— START —

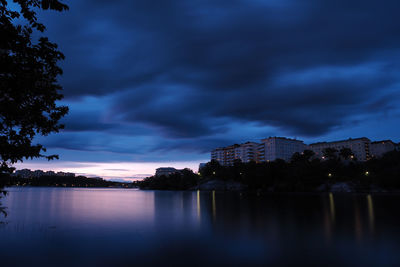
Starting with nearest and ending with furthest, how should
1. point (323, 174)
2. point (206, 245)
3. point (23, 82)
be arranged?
point (23, 82)
point (206, 245)
point (323, 174)

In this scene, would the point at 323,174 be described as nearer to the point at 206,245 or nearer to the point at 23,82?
the point at 206,245

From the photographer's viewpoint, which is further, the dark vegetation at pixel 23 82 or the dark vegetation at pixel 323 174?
the dark vegetation at pixel 323 174

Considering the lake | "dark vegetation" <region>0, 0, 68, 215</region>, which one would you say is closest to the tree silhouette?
"dark vegetation" <region>0, 0, 68, 215</region>

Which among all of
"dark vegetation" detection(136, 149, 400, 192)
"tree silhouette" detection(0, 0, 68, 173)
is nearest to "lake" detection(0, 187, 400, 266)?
"tree silhouette" detection(0, 0, 68, 173)

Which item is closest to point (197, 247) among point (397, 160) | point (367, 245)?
point (367, 245)

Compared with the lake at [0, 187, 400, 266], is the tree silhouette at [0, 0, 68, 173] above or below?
above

— END —

PROBLEM.
Format the entries from the line containing "In this scene, would" through the last entry as a two-column CSV with the columns entry_text and entry_answer, one row per entry. Put each value in a single quoted field, and replace any line breaks inside it with spaces.

RESULT FOR THIS EXERCISE.
entry_text,entry_answer
"In this scene, would the point at 323,174 be described as nearer to the point at 206,245 or nearer to the point at 23,82?","the point at 206,245"
"From the photographer's viewpoint, which is further, the dark vegetation at pixel 23 82 or the dark vegetation at pixel 323 174?","the dark vegetation at pixel 323 174"
"Considering the lake | ""dark vegetation"" <region>0, 0, 68, 215</region>, which one would you say is closest to the tree silhouette?","""dark vegetation"" <region>0, 0, 68, 215</region>"
"Which among all of ""dark vegetation"" detection(136, 149, 400, 192) ""tree silhouette"" detection(0, 0, 68, 173) is nearest to ""lake"" detection(0, 187, 400, 266)?","""tree silhouette"" detection(0, 0, 68, 173)"
"Which item is closest to point (197, 247) among point (397, 160) | point (367, 245)?","point (367, 245)"
"Compared with the lake at [0, 187, 400, 266], is the tree silhouette at [0, 0, 68, 173] above or below?","above"